DESCRIPTION OF THE TASK:
The reply should hold every record, copied exactly, and none of the pictures.

[[ DATA TO PROCESS open ]]

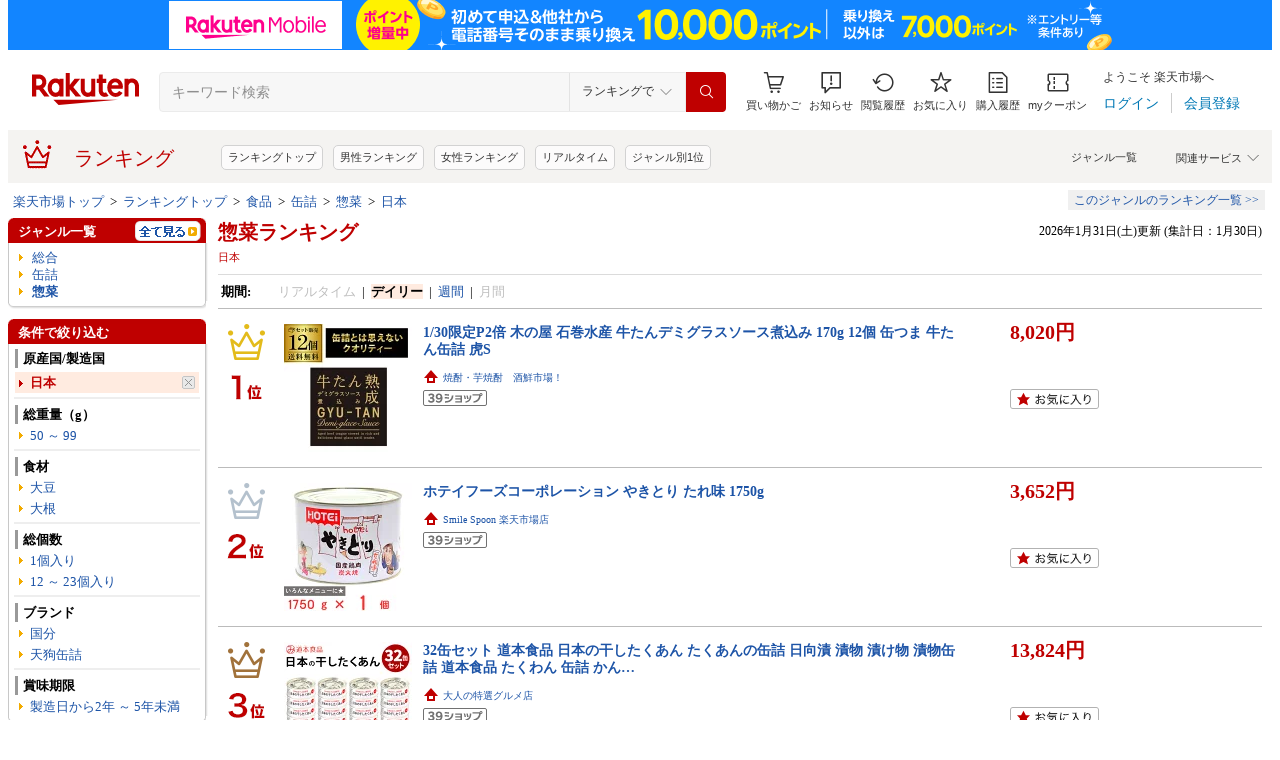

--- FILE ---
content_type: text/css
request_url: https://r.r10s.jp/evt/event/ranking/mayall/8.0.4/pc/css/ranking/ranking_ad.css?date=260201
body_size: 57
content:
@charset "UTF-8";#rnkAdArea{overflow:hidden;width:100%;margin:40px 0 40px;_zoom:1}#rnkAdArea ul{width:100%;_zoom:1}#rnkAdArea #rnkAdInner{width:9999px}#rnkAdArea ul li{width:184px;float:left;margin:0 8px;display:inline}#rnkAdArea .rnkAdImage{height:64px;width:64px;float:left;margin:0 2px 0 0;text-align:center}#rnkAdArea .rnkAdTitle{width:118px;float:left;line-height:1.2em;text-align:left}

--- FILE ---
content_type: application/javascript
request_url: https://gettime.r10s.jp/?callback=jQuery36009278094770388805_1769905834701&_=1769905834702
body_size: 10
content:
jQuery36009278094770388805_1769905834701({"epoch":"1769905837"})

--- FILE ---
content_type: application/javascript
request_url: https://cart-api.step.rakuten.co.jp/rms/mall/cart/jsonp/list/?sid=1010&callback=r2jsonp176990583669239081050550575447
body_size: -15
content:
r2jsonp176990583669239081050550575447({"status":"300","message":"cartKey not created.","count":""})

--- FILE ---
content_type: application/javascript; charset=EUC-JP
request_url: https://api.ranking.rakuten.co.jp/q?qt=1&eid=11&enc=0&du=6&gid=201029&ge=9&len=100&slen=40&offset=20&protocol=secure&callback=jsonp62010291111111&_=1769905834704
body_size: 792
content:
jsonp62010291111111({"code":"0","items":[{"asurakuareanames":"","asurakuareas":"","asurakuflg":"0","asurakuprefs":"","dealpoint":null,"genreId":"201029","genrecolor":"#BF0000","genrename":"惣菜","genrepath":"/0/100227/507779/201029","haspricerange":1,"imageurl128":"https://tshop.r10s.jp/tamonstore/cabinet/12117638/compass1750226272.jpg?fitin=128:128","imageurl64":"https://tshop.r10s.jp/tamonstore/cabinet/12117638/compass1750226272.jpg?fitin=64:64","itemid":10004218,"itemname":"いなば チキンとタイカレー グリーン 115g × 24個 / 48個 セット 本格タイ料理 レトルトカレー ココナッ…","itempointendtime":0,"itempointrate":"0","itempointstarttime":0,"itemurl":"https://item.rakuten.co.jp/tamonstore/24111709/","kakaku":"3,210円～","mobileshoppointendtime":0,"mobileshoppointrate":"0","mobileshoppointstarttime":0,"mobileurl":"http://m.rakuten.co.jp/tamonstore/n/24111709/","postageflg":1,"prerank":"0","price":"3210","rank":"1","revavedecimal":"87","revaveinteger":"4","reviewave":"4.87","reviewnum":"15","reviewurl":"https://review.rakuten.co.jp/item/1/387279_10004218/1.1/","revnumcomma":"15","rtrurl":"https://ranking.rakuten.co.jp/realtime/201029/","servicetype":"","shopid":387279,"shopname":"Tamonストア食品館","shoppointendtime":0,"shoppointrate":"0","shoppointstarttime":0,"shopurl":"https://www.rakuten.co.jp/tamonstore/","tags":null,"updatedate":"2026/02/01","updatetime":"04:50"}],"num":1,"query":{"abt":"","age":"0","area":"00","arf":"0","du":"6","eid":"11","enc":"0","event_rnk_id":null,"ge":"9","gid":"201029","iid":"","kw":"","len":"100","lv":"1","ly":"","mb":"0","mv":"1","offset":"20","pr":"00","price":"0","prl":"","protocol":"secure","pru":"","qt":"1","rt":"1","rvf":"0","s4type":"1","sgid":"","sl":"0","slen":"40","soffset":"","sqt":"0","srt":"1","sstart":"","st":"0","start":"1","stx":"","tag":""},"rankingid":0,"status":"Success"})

[[ DATA TO PROCESS closed ]]

ANSWER TO THIS TASK:
--- FILE ---
content_type: text/css
request_url: https://r.r10s.jp/evt/event/ranking/mayall/8.0.4/pc/css/ranking/ranking_ad.css?date=260201
body_size: 57
content:
@charset "UTF-8";#rnkAdArea{overflow:hidden;width:100%;margin:40px 0 40px;_zoom:1}#rnkAdArea ul{width:100%;_zoom:1}#rnkAdArea #rnkAdInner{width:9999px}#rnkAdArea ul li{width:184px;float:left;margin:0 8px;display:inline}#rnkAdArea .rnkAdImage{height:64px;width:64px;float:left;margin:0 2px 0 0;text-align:center}#rnkAdArea .rnkAdTitle{width:118px;float:left;line-height:1.2em;text-align:left}

--- FILE ---
content_type: application/javascript
request_url: https://gettime.r10s.jp/?callback=jQuery36009278094770388805_1769905834701&_=1769905834702
body_size: 10
content:
jQuery36009278094770388805_1769905834701({"epoch":"1769905837"})

--- FILE ---
content_type: application/javascript
request_url: https://cart-api.step.rakuten.co.jp/rms/mall/cart/jsonp/list/?sid=1010&callback=r2jsonp176990583669239081050550575447
body_size: -15
content:
r2jsonp176990583669239081050550575447({"status":"300","message":"cartKey not created.","count":""})

--- FILE ---
content_type: application/javascript; charset=EUC-JP
request_url: https://api.ranking.rakuten.co.jp/q?qt=1&eid=11&enc=0&du=6&gid=201029&ge=9&len=100&slen=40&offset=20&protocol=secure&callback=jsonp62010291111111&_=1769905834704
body_size: 792
content:
jsonp62010291111111({"code":"0","items":[{"asurakuareanames":"","asurakuareas":"","asurakuflg":"0","asurakuprefs":"","dealpoint":null,"genreId":"201029","genrecolor":"#BF0000","genrename":"惣菜","genrepath":"/0/100227/507779/201029","haspricerange":1,"imageurl128":"https://tshop.r10s.jp/tamonstore/cabinet/12117638/compass1750226272.jpg?fitin=128:128","imageurl64":"https://tshop.r10s.jp/tamonstore/cabinet/12117638/compass1750226272.jpg?fitin=64:64","itemid":10004218,"itemname":"いなば チキンとタイカレー グリーン 115g × 24個 / 48個 セット 本格タイ料理 レトルトカレー ココナッ…","itempointendtime":0,"itempointrate":"0","itempointstarttime":0,"itemurl":"https://item.rakuten.co.jp/tamonstore/24111709/","kakaku":"3,210円～","mobileshoppointendtime":0,"mobileshoppointrate":"0","mobileshoppointstarttime":0,"mobileurl":"http://m.rakuten.co.jp/tamonstore/n/24111709/","postageflg":1,"prerank":"0","price":"3210","rank":"1","revavedecimal":"87","revaveinteger":"4","reviewave":"4.87","reviewnum":"15","reviewurl":"https://review.rakuten.co.jp/item/1/387279_10004218/1.1/","revnumcomma":"15","rtrurl":"https://ranking.rakuten.co.jp/realtime/201029/","servicetype":"","shopid":387279,"shopname":"Tamonストア食品館","shoppointendtime":0,"shoppointrate":"0","shoppointstarttime":0,"shopurl":"https://www.rakuten.co.jp/tamonstore/","tags":null,"updatedate":"2026/02/01","updatetime":"04:50"}],"num":1,"query":{"abt":"","age":"0","area":"00","arf":"0","du":"6","eid":"11","enc":"0","event_rnk_id":null,"ge":"9","gid":"201029","iid":"","kw":"","len":"100","lv":"1","ly":"","mb":"0","mv":"1","offset":"20","pr":"00","price":"0","prl":"","protocol":"secure","pru":"","qt":"1","rt":"1","rvf":"0","s4type":"1","sgid":"","sl":"0","slen":"40","soffset":"","sqt":"0","srt":"1","sstart":"","st":"0","start":"1","stx":"","tag":""},"rankingid":0,"status":"Success"})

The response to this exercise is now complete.